Teams will be formed for the consultancy with the project host between the end of Spring term, and during the examination period.

Teams will be established by the module convenor with a distribution of cultures and capabilities. Teams will then be expected to develop a team culture to enable effective performance. The teams will have an opportunity to pitch for one of the projects that are being offered though it may not be feasible to match every student team to their preferred project. The module convenor has an obligation to deliver good value to the project hosts who support this ‘live project’ and has a responsibility to ensure each team is particularly strong in spoken and listening, communication since the information will be gathered in real meetings, Whilst students enrolled on this programme have attained the minimum language requirements, many previous international students have found it beneficial to continually develop their English speaking skills in order to make a strong contribution during the consultancy meetings. Additional classes will be made available for such students.

In Summer term the practical application will commence. In June, there will be a short optional programme study visit to help students develop confidence (previously to Poland to work with other master’s students helping start-up entrepreneurs). This is followed by a combination of once a week classes, weekly visits to the project hosts, and small group supervision meetings for discussion of progress.

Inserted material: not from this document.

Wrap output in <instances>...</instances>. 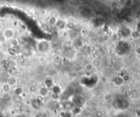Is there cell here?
Returning a JSON list of instances; mask_svg holds the SVG:
<instances>
[{"mask_svg":"<svg viewBox=\"0 0 140 117\" xmlns=\"http://www.w3.org/2000/svg\"><path fill=\"white\" fill-rule=\"evenodd\" d=\"M2 33L8 41H10V40L13 39L16 36V31L12 27H6L3 29Z\"/></svg>","mask_w":140,"mask_h":117,"instance_id":"obj_1","label":"cell"},{"mask_svg":"<svg viewBox=\"0 0 140 117\" xmlns=\"http://www.w3.org/2000/svg\"><path fill=\"white\" fill-rule=\"evenodd\" d=\"M66 25H67V23L64 20L59 19H58V23H57L55 27H56L59 30L62 31L66 29Z\"/></svg>","mask_w":140,"mask_h":117,"instance_id":"obj_2","label":"cell"},{"mask_svg":"<svg viewBox=\"0 0 140 117\" xmlns=\"http://www.w3.org/2000/svg\"><path fill=\"white\" fill-rule=\"evenodd\" d=\"M59 19V18L56 16L55 15H51L48 18L47 20V23L48 25L51 27H55L58 20Z\"/></svg>","mask_w":140,"mask_h":117,"instance_id":"obj_3","label":"cell"},{"mask_svg":"<svg viewBox=\"0 0 140 117\" xmlns=\"http://www.w3.org/2000/svg\"><path fill=\"white\" fill-rule=\"evenodd\" d=\"M7 82L10 85V86L11 87H14V86H15V85H17V78L14 76H10L9 77L8 79Z\"/></svg>","mask_w":140,"mask_h":117,"instance_id":"obj_4","label":"cell"},{"mask_svg":"<svg viewBox=\"0 0 140 117\" xmlns=\"http://www.w3.org/2000/svg\"><path fill=\"white\" fill-rule=\"evenodd\" d=\"M70 112L73 114V116H78L81 112V108L79 107V106H74V108L70 110Z\"/></svg>","mask_w":140,"mask_h":117,"instance_id":"obj_5","label":"cell"},{"mask_svg":"<svg viewBox=\"0 0 140 117\" xmlns=\"http://www.w3.org/2000/svg\"><path fill=\"white\" fill-rule=\"evenodd\" d=\"M2 91L4 92V93H8L10 92V89H11V87H10V85H9V84L6 82H5V83L2 84Z\"/></svg>","mask_w":140,"mask_h":117,"instance_id":"obj_6","label":"cell"},{"mask_svg":"<svg viewBox=\"0 0 140 117\" xmlns=\"http://www.w3.org/2000/svg\"><path fill=\"white\" fill-rule=\"evenodd\" d=\"M73 114L70 111L61 110L60 113V117H73Z\"/></svg>","mask_w":140,"mask_h":117,"instance_id":"obj_7","label":"cell"},{"mask_svg":"<svg viewBox=\"0 0 140 117\" xmlns=\"http://www.w3.org/2000/svg\"><path fill=\"white\" fill-rule=\"evenodd\" d=\"M9 43H10V46L12 48H16L19 45V40L16 38V37H14V38H13V39L12 40H10L9 41Z\"/></svg>","mask_w":140,"mask_h":117,"instance_id":"obj_8","label":"cell"},{"mask_svg":"<svg viewBox=\"0 0 140 117\" xmlns=\"http://www.w3.org/2000/svg\"><path fill=\"white\" fill-rule=\"evenodd\" d=\"M39 94L43 97H46L49 95V90L46 87H43L39 90Z\"/></svg>","mask_w":140,"mask_h":117,"instance_id":"obj_9","label":"cell"},{"mask_svg":"<svg viewBox=\"0 0 140 117\" xmlns=\"http://www.w3.org/2000/svg\"><path fill=\"white\" fill-rule=\"evenodd\" d=\"M50 98L52 101L54 102H58V101L60 100V94L55 93H52L50 95Z\"/></svg>","mask_w":140,"mask_h":117,"instance_id":"obj_10","label":"cell"},{"mask_svg":"<svg viewBox=\"0 0 140 117\" xmlns=\"http://www.w3.org/2000/svg\"><path fill=\"white\" fill-rule=\"evenodd\" d=\"M92 64V65L94 66V68H99V67L101 66V61L100 60L96 59L92 61V62L91 63Z\"/></svg>","mask_w":140,"mask_h":117,"instance_id":"obj_11","label":"cell"},{"mask_svg":"<svg viewBox=\"0 0 140 117\" xmlns=\"http://www.w3.org/2000/svg\"><path fill=\"white\" fill-rule=\"evenodd\" d=\"M32 107L36 110H38L40 108V103L38 100H34L32 102Z\"/></svg>","mask_w":140,"mask_h":117,"instance_id":"obj_12","label":"cell"},{"mask_svg":"<svg viewBox=\"0 0 140 117\" xmlns=\"http://www.w3.org/2000/svg\"><path fill=\"white\" fill-rule=\"evenodd\" d=\"M7 42H8V40H7L6 38V37H4V36L2 34V33H0V44H1V45H3V44H5Z\"/></svg>","mask_w":140,"mask_h":117,"instance_id":"obj_13","label":"cell"},{"mask_svg":"<svg viewBox=\"0 0 140 117\" xmlns=\"http://www.w3.org/2000/svg\"><path fill=\"white\" fill-rule=\"evenodd\" d=\"M133 4V0H125L124 5L126 8H130Z\"/></svg>","mask_w":140,"mask_h":117,"instance_id":"obj_14","label":"cell"},{"mask_svg":"<svg viewBox=\"0 0 140 117\" xmlns=\"http://www.w3.org/2000/svg\"><path fill=\"white\" fill-rule=\"evenodd\" d=\"M93 68H94V66L92 65V63H88V64L85 65V70L87 72H90V71H92L93 70Z\"/></svg>","mask_w":140,"mask_h":117,"instance_id":"obj_15","label":"cell"},{"mask_svg":"<svg viewBox=\"0 0 140 117\" xmlns=\"http://www.w3.org/2000/svg\"><path fill=\"white\" fill-rule=\"evenodd\" d=\"M105 114L104 112L102 111L101 110H98L95 112V116L96 117H104Z\"/></svg>","mask_w":140,"mask_h":117,"instance_id":"obj_16","label":"cell"},{"mask_svg":"<svg viewBox=\"0 0 140 117\" xmlns=\"http://www.w3.org/2000/svg\"><path fill=\"white\" fill-rule=\"evenodd\" d=\"M112 97L113 96L111 93H107L104 96V100L106 101V102H109V101L111 100Z\"/></svg>","mask_w":140,"mask_h":117,"instance_id":"obj_17","label":"cell"},{"mask_svg":"<svg viewBox=\"0 0 140 117\" xmlns=\"http://www.w3.org/2000/svg\"><path fill=\"white\" fill-rule=\"evenodd\" d=\"M61 36H62V37H65V38L69 37V31L68 30H66V29L62 31H61Z\"/></svg>","mask_w":140,"mask_h":117,"instance_id":"obj_18","label":"cell"},{"mask_svg":"<svg viewBox=\"0 0 140 117\" xmlns=\"http://www.w3.org/2000/svg\"><path fill=\"white\" fill-rule=\"evenodd\" d=\"M135 53H136V54L140 56V46H138V47L136 48V49H135Z\"/></svg>","mask_w":140,"mask_h":117,"instance_id":"obj_19","label":"cell"},{"mask_svg":"<svg viewBox=\"0 0 140 117\" xmlns=\"http://www.w3.org/2000/svg\"><path fill=\"white\" fill-rule=\"evenodd\" d=\"M139 8H140V1L139 2Z\"/></svg>","mask_w":140,"mask_h":117,"instance_id":"obj_20","label":"cell"},{"mask_svg":"<svg viewBox=\"0 0 140 117\" xmlns=\"http://www.w3.org/2000/svg\"><path fill=\"white\" fill-rule=\"evenodd\" d=\"M49 117H55V116H49Z\"/></svg>","mask_w":140,"mask_h":117,"instance_id":"obj_21","label":"cell"}]
</instances>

The module convenor will strictly monitor attendance at lectures in

Contact hours:
  Autumn Spring Summer
Lectures 8 14 10
Seminars 2
Project Supervision 2
Practicals classes and workshops 4 14
Fieldwork 20
Guided independent study 38 52 236
Total hours by term 50.00 80.00 270.00
Total hours for module 400.00

Summative Assessment Methods:
Method Percentage
Report 80
Portfolio 10
Practical skills assessment 10

Other information on summative assessment:


Task 1: Reflections on interactions with entrepreneurs: log/portfolio 

Task 2: Individual self-assessment of practical consultancy capabilities and development plan: 1000 words 

Task 3: Team Consultancy Proposal: 5000 words

Task 4: Team Client report:2500-3000 words

Task 5: Individual reflective learning and enhanced proposal report (2500-3000 words)


Formative assessment methods:

Tutor and peer feedback from student and external interactions during Autumn and Spring terms will assist students’ development of self-awareness of the capabilities needed for consultancy, which is to be self-reported in Task 1 and Task 2. 

Cohort supervision discussions during the observation period leading to the case study allow for knowledge sharing and peer to peer feedback

Team-based supervision discussions during the analysis of key themes from the case study.


Penalties for late submission:

Penalties for late submission on this module are in accordance with the University policy. Please refer to page 5 of the Postgraduate Guide to Assessment for further information:
Penalties for late submission on this module are in accordance with the University policy. Please refer to page 5 of the Postgraduate Guide to Assessment for further information:

Length of examination:
No examination

Requirements for a pass:

Requirement for a pass 50%. Note that it is a requirement of the award of the MSc that students pass this module.

Reassessment arrangements:

By individual submission of a new individual Task, based upon the consultancy.

Additional Costs (specified where applicable):

Reading list:

Edgar Schein. One of Schein’s text books will be the module text book but students are encouraged to locate online resources relating to Schein’s philosophy of ‘Process Consultation/ Humble Inquiry’.

Additional Costs:

Students are invited to join a study visit to Poland, which is optional, in early June.

There may be an option to choose between Poland and Moscow if the Moscow visit is agreed in time (this would be immediately after Spring term has finished).

Tuition costs and accommodation costs are paid for but travel and subsistence costs are not included.

Travel costs to project hosts for consultancy meetings will be reimbursed upon the production of receipts in expense claims to be made after the meetings have concluded (up to £100 per student).

Travel costs to a business incubator at the end of Spring Term will be reimbursed or paid in advance by the Business School.